The International Olympic Committee on Wednesday held out the prospect of switching the marathon and race walks at next year's Olympics from the heat of Tokyo to the cooler climes of Sapporo more than 800 kilometres away.
Temperatures in the Japanese capital could rocket to as much as 39 degrees celsius during the 16 day event which starts on 24 July.
However further north, they would be five to six degrees cooler during the day.
"Athletes' health and well-being are always at the heart of our concerns," said IOC president Thomas Bach.
"The new far-reaching proposals to move the marathon and race walking events show how seriously we take such concerns.
"The Olympic Games are the platform where athletes can give 'once-in-a-lifetime' performances, and these measures ensure they have the conditions to give their best."
During the world athletics championships in Doha, the marathons and race walks were held late at night to offset the searing heat and humidity in Qatar.
Ruth Chepngetich from Kenya won the women's race in 2:32.43 seconds while 28 of the 68 starters failed to finish.

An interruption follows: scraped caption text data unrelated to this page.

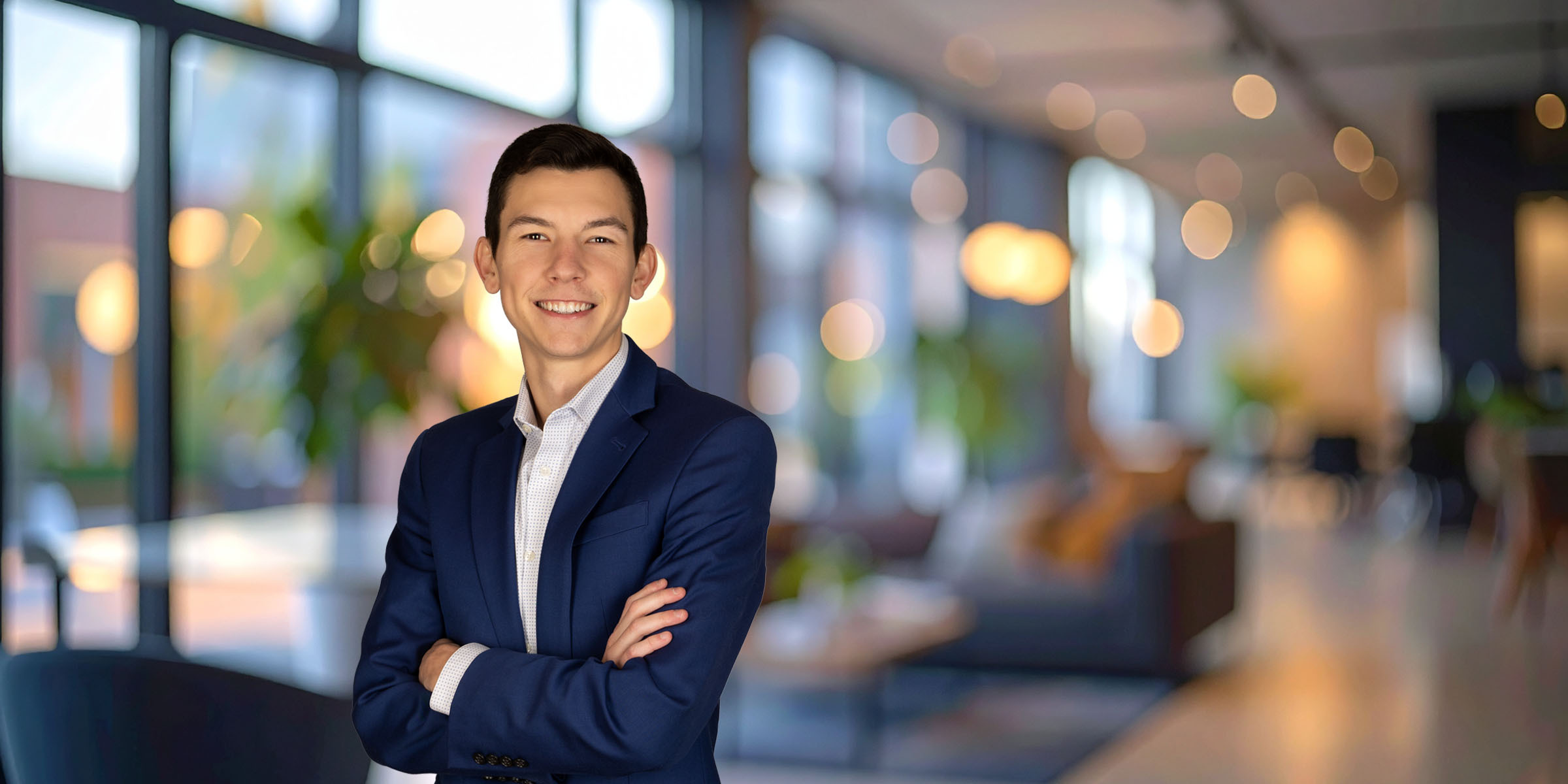 Grayson Owens in a dark blue jacket and white shirt with his arms crossed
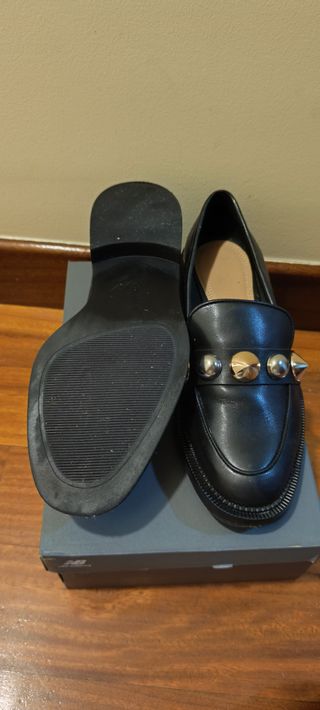 Zapatos negros planos con tachuelas doradas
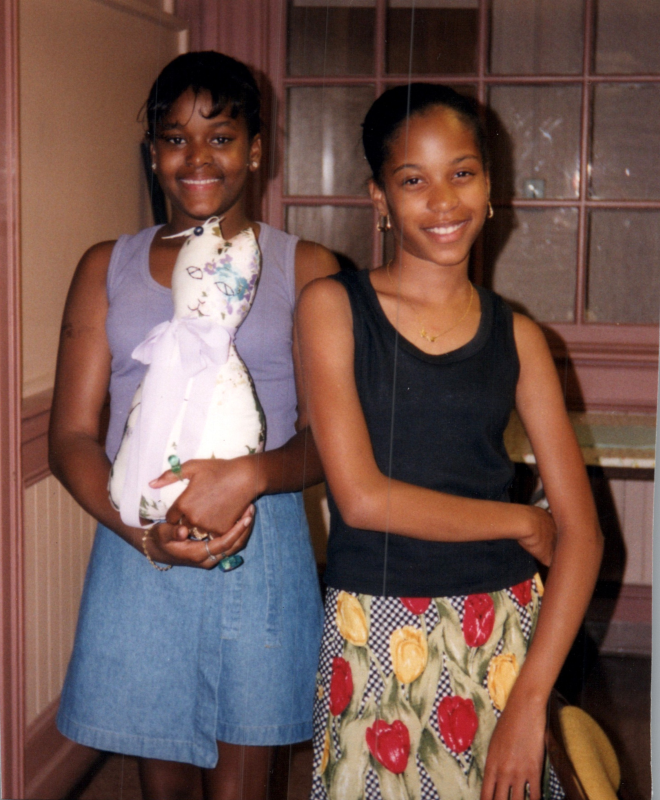 Two girls smile with a craft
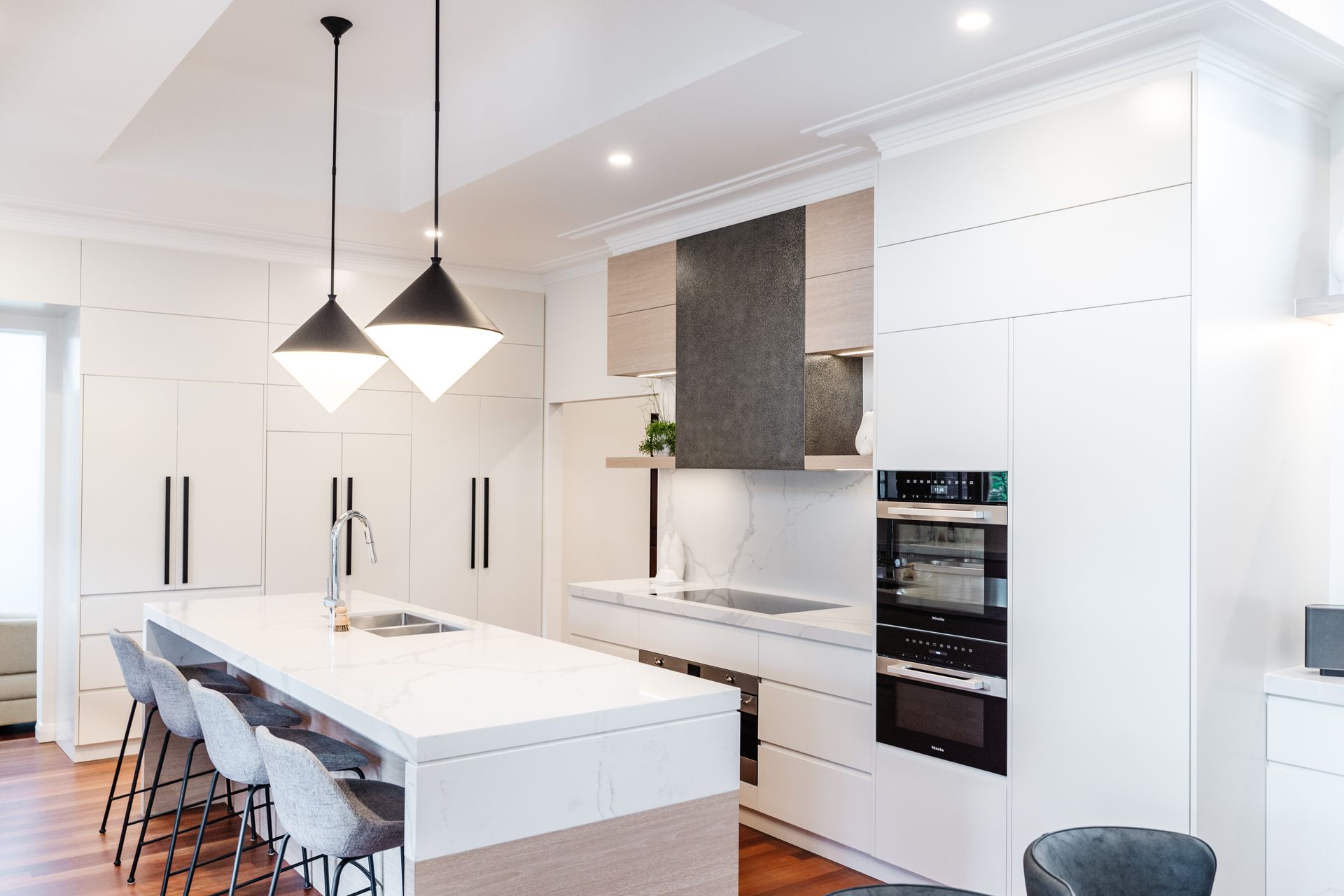 Modern Kitchen With White Cabinets, Island, Pendant Lights, and Ovens — PKJ Design in Unanderra, NSW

Ethiopa's Lelisa Desisa's claimed the men's race in a time of 2:10.40 seconds, a mark more than nine minutes slower than the world record.
"We have been working closely with the IOC and Tokyo 2020 on the potential weather conditions at next year's Olympic Games and will continue to work with the IOC and Tokyo 2020 on the proposal to move the road events to Sapporo," said Sebastian Coe, head of the International Amateur Athletics Federations.
"Giving athletes the best platform for their performances within the environment they are in is central to all major events," Coe added. "We will work with the organisers to create the very best marathon and race walk courses for next year's Olympic Games."